Iida Castle was first built by the Banzai Clan in the 15th century. It was an important strategic position defending the convergence of several trade routes. The castle initially was built on the tip of the promontory and then expanded out to fill it. The Banzai swore fealty to Takeda Shigen when he invaded Ina District around 1550, but fell into disrepute with him and were banished from Iidajō; it was taken over by Takeda directly where it guarded the south of his expansive territory. Recognising its strategic importance, Takeda expanded Iidajō. Command of the castle was handed over to Akiyama Torashige, lord of Takatôjō, who was executed in 1575 by Oda Nobunaga following the siege of Iwamurajō (Oda had falsely claimed that he would let the defenders live if they surrendered but massacred them when they did).
Hoshina Masanao then took charge of Iidajō. Masanao ws the son of Masatoshi Hoshina, a warrior of great renown and skill with the yari (spear), but his son was not so brave it seems - or maybe he was just smart, because he fled from Iidajō in 1582 when Oda came a-knocking. Oda appointed Mōri Hideyori as castellan of Iidajō but soon after Oda was assassinated and Mōri fled from Iidajō. Iidajō was shortly after taken over by Tokugawa Ieyasu who appointed Suganuma Sadatoshi as commander to help him in his battles with Toyotomi Hideyoshi. In 1590, following Toyotomi's subjugation of the Hōjō Clan at Odawarajō, Tokugawa Ieyasu agreed to relocate to Kantō. Toyotomi put Mōri Hideyori back in charge of Iidajō. He was followed by Kyōgoku Takatomo, the son-in-law of Toyotomi Hideyori. During this time the castle took on its current layout and the jōkamachi (castle town) developed.
The Edo Period brought further stability and the Iida Domain, valued at 50,000 koku, was given to Ogasawara Hidemasa, who would later become the ruler of Matsumotojō. From 1613 to 1617 Iidajō was the administrative center of a tenryō, a territory administered directly by bannermen of the Shogunate. The Wakizaka Clan ruled the domain until 1672, and after that the castle's final feudal overlords, the Hori Clan, ruled Iidajō. Under the Hori, Iida-han was valued at just 20,000 koku and the domain's finances were poor. Riots broke out in 1762 and 1809, but the Hori clung onto their territory until the abolition of feudalism in the Meiji Period, due in part to Hori Chikashige being a big player within the Shogunate government (inc. as a rōjū). Iida-han was expanded to 27,000 koku worth of land thanks to him and his support of Mizuno Tadakuni who implemented the Tenpō Reforms in 1842, but decreased to 17,000 koku following their failure and the exile of Mizuno in 1845. In the Bakumatsu Period the Hori failed to prevent anti-Shogunate forces from traversing their territory during the Mito Rebellion and were penalised with the further reduction of their territory to 15,000 koku. The Hori supported the victorious Imperialists during the Boshin War.

◆ THE TASK ◆
Transcribe the Iida Castle history from "Iida Castle was" to "when they did).". The records after this point are separate material.

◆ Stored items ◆
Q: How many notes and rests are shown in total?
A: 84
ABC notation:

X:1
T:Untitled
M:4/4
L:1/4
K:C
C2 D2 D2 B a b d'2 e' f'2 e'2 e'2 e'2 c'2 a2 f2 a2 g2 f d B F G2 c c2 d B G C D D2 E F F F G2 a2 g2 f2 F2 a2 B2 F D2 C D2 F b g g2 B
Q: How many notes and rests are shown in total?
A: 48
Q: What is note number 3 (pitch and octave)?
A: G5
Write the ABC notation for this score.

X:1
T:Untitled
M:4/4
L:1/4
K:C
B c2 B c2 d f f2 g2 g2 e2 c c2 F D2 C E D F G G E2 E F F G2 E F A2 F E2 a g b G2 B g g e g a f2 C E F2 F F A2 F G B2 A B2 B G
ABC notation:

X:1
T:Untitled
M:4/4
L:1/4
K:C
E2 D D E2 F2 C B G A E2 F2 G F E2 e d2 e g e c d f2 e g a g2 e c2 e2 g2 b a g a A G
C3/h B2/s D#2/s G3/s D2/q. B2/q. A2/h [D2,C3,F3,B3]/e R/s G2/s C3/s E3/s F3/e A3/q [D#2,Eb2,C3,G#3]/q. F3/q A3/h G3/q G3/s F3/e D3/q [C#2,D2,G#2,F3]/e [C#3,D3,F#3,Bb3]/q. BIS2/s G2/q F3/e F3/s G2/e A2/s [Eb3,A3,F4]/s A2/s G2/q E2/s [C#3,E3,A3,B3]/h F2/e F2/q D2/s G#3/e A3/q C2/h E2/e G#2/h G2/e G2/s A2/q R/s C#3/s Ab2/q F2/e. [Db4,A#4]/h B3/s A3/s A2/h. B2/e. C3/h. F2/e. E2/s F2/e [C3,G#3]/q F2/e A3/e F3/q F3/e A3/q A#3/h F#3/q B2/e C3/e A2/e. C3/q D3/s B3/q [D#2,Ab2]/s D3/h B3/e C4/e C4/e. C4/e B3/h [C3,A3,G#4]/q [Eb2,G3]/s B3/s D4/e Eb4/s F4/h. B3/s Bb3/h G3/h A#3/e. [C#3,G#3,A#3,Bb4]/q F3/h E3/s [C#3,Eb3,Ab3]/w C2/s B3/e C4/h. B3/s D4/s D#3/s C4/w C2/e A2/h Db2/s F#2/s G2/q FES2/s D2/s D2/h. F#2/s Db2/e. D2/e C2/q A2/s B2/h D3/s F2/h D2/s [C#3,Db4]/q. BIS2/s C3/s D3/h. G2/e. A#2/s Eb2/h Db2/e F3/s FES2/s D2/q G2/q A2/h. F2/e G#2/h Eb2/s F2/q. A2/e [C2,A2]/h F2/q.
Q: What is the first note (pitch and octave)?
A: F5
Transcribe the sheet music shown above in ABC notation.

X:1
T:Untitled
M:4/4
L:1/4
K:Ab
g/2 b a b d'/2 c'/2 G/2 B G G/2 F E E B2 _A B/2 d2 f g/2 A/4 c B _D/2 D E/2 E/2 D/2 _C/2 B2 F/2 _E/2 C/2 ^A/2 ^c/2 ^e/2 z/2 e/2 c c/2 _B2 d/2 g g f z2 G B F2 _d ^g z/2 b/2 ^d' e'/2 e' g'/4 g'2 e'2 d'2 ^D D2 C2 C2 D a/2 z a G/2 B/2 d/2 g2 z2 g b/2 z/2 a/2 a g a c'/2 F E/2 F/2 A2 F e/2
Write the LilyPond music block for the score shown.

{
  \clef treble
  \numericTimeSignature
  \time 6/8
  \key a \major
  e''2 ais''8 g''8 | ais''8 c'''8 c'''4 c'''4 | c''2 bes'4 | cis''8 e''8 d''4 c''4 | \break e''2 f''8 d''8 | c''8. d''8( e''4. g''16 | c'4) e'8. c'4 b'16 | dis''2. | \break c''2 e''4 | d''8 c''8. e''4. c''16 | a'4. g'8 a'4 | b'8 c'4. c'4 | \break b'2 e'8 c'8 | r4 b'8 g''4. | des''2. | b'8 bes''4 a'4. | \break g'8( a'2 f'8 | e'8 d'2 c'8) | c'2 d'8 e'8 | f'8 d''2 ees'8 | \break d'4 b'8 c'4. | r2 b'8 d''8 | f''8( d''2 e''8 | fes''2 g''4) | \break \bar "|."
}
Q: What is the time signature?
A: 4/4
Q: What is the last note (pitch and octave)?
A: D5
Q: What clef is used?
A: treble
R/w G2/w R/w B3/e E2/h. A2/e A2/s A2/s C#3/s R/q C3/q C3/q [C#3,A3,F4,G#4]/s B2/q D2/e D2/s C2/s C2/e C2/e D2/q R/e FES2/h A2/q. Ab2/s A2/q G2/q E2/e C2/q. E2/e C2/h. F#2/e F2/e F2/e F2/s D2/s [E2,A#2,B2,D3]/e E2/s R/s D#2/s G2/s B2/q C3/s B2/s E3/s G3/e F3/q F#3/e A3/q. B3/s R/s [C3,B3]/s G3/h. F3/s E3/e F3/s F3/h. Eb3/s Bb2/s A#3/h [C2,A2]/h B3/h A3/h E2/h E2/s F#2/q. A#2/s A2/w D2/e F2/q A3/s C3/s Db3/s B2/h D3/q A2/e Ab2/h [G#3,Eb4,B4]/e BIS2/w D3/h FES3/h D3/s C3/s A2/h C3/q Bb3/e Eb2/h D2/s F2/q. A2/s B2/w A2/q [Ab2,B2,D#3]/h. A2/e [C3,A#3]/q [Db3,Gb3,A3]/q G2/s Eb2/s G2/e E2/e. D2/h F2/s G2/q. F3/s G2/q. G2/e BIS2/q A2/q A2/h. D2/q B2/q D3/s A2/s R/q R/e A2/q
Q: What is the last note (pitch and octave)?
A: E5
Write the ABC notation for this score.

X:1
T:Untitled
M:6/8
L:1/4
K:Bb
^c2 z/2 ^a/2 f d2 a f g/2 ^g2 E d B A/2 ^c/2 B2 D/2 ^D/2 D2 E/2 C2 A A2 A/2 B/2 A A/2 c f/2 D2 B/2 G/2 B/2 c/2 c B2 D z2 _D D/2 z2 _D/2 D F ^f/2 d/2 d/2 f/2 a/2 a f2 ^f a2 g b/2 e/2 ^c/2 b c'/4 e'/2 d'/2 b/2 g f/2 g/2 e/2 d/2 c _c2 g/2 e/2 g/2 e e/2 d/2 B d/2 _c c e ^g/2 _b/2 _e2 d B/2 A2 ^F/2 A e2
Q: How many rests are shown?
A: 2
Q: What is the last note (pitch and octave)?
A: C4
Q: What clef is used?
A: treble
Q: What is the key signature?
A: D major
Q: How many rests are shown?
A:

◆ ANSWER TO THE EXERCISE ◆
Iida Castle was first built by the Banzai Clan in the 15th century. It was an important strategic position defending the convergence of several trade routes. The castle initially was built on the tip of the promontory and then expanded out to fill it. The Banzai swore fealty to Takeda Shigen when he invaded Ina District around 1550, but fell into disrepute with him and were banished from Iidajō; it was taken over by Takeda directly where it guarded the south of his expansive territory. Recognising its strategic importance, Takeda expanded Iidajō. Command of the castle was handed over to Akiyama Torashige, lord of Takatôjō, who was executed in 1575 by Oda Nobunaga following the siege of Iwamurajō (Oda had falsely claimed that he would let the defenders live if they surrendered but massacred them when they did).